Unlike in the embodiment of FIGS. 1 through 5, scattering pattern columns formed by the scattering patterns 30_7 may not be disposed between wavelength conversion pattern columns formed by the wavelength conversion patterns 20_7 but may be disposed in the same columns as the wavelength conversion pattern columns. In other words, the scattering pattern columns may be disposed on the same lines as the wavelength conversion pattern columns. In the planar structure according to the current embodiment, the wavelength conversion patterns 20_7 and the scattering patterns 30_7 do not overlap each other in a plan view. The planar structure of FIG. 34 is applicable to all of the optical members 100_1 through 100_6 according to the above-described embodiments.

Referring to FIG. 35, the backlight unit 101_8 includes an optical member 100_8 and a light source 400. The optical member 100_8 may include the scattering patterns 30_8 disposed on the same lines as rows formed by the wavelength conversion patterns 20_8 in a plan view. Specifically, the wavelength conversion patterns 20_8 are arranged in rows and columns, for example, in a structure of six rows and six columns in FIG. 35. The scattering patterns 30_8 are also arranged in rows and columns, for example, in a structure of 4 rows and 5 columns in FIG. 35.

Unlike in the above-described embodiment, scattering pattern rows formed by the scattering patterns 30_8 may not be disposed between wavelength conversion pattern rows formed by the wavelength conversion patterns 20_8 but may be disposed in the same rows as the wavelength conversion pattern rows. In other words, the scattering pattern rows may be disposed on the same lines as the wavelength conversion pattern rows, respectively. In the planar structure according to the current embodiment, the wavelength conversion patterns 20_8 and the scattering patterns 30_8 do not overlap each other in a plan view. The planar structure of FIG. 35 is applicable to all of the optical members 100_1 through 100_6 according to the above-described embodiments.

Referring to FIG. 36, the backlight unit 101_9 includes an optical member 100_9 and a light source 400. The optical member 100_9 may include the scattering patterns 30_9 overlapping the wavelength conversion patterns 20_8 in a plan view. As described above, when the wavelength conversion patterns 20_9 and the scattering patterns 30_9 are disposed on the same layer as in the embodiment of FIGS. 1 through 5, they do not overlap each other in a plan view. However, when the wavelength conversion patterns 20_9 and the scattering patterns 30_9 are disposed on different layers, they may at least partially overlap each other. In some cases, the wavelength conversion patterns 20_9 and the scattering patterns 30_9 may completely overlap each other. For example, as shown in FIG. 36, the wavelength conversion patterns 20_9 may completely cover the scattering patterns 30_9.

Since the wavelength conversion patterns 20_9 and the scattering patterns 30_9 overlap each other in a plan view, the planar structure according to the current embodiment may not be applicable to the optical members 100 and 100_1 according to the embodiments in which the wavelength conversion patterns 20_9 and the scattering patterns 30_9 are disposed on the same layer. However, the planar structure according to the current embodiment is applicable to the optical members 100_2 through 100_6 in which the wavelength conversion patterns 20_9 and the scattering patterns 30_9 are disposed on different layers.

Goal 1:
Answer these about the passage on backlight patterns:
(a) In FIG. 35, how many rows and columns do the wavelength conversion patterns form?
(b) In FIG. 36, which patterns completely cover which?
(c) Which optical members can use the planar structure of FIG. 36?
Goal 2: Pull out the part of the passage on backlight patterns starting with "Since the wavelength" and going on through "on different layers.", word for word.

Data lines:
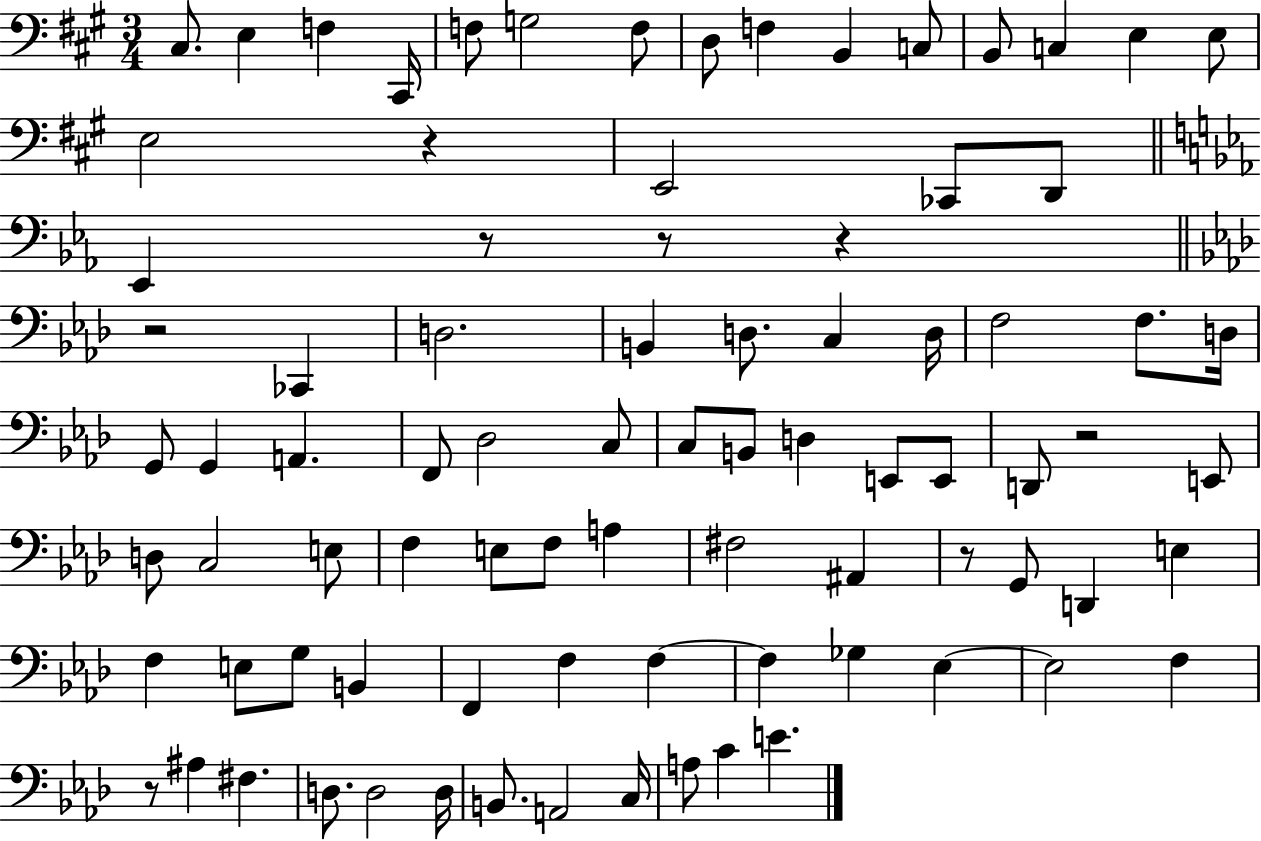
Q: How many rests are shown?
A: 8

Correct response 1:
(a) Six rows and six columns.
(b) The wavelength conversion patterns 20_9 completely cover the scattering patterns 30_9.
(c) The optical members 100_2 through 100_6.

Correct response 2:
Since the wavelength conversion patterns 20_9 and the scattering patterns 30_9 overlap each other in a plan view, the planar structure according to the current embodiment may not be applicable to the optical members 100 and 100_1 according to the embodiments in which the wavelength conversion patterns 20_9 and the scattering patterns 30_9 are disposed on the same layer. However, the planar structure according to the current embodiment is applicable to the optical members 100_2 through 100_6 in which the wavelength conversion patterns 20_9 and the scattering patterns 30_9 are disposed on different layers.